Посреди просторной, хорошо освещенной сцены длинный стол, покрытый красной материей, и три дубовых стула с высокими спинками. В левом углу сцены, за деревянной перегородкой, на табуретке, исполняющей роль скамьи подсудимых, сидит Иван Чонкин – исполнитель роли князя Голицына. Роль князя явно ему не подходит – как был Чонкиным, так Чонкиным и остался. Маленький, щуплый, лопоухий, в старом красноармейском обмундировании, он сидит, раскрыв рот, и крутит во все стороны стриженой и шишковатой своей головой. А по бокам двое конвойных. Такие же лопоухие, кривоногие, любого из них посади на место Чонкина, Чонкина поставь на их место – ничего не изменится.
Между Чонкиным и длинным столом за столиком маленьким прокурор Евпраксеин, напялив на нос очки, перебирает лежащие перед ним бумаги.

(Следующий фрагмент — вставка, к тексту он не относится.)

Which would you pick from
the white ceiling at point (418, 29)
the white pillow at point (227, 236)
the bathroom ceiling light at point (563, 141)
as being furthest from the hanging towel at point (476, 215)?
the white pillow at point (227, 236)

На другой стороне сцены за такими же маленькими столиками – секретарь суда и защитник.
Защитник, плюгавый человек в перелицованном костюме (пуговицы на левой стороне), подслеповатый, весь скрючился, вывернул голову, как петух, и, касаясь левым ухом крышки стола, что-то размашисто пишет на разровненных тетрадных листах, и рука его рывками движется по бумаге. Он, видимо, решил исполнить роль свою во всем блеске, поразить публику красноречием, он, изображая из себя этакого Плевако в местных масштабах, время от времени взглядывает на прокурора, дергает шеей и даже как будто подмигивает, как бы давая противной стороне понять, что ей следует заранее смириться со своим поражением. Пока защитник смотрит на прокурора, рука его соскальзывает с бумаги и заканчивает фразу на крышке стола, а иной раз соскальзывает и с крышки.
Не вполне понимая, для чего его сюда привели, Чонкин вертит головой, с любопытством поглядывая на прокурора, на защитника, на конвойных и вниз, на публику, которая тоже смотрит на него с любопытством.
Публика разочарована. Она ожидала увидеть князя, какого-нибудь усатого, мордатого, может быть, даже свирепого, в черкеске какой-нибудь с газырями или в белогвардейском мундире с невыгоревшими пятнами на месте сорванных погон и крестов. Но перед нею не князь, а черт знает кто.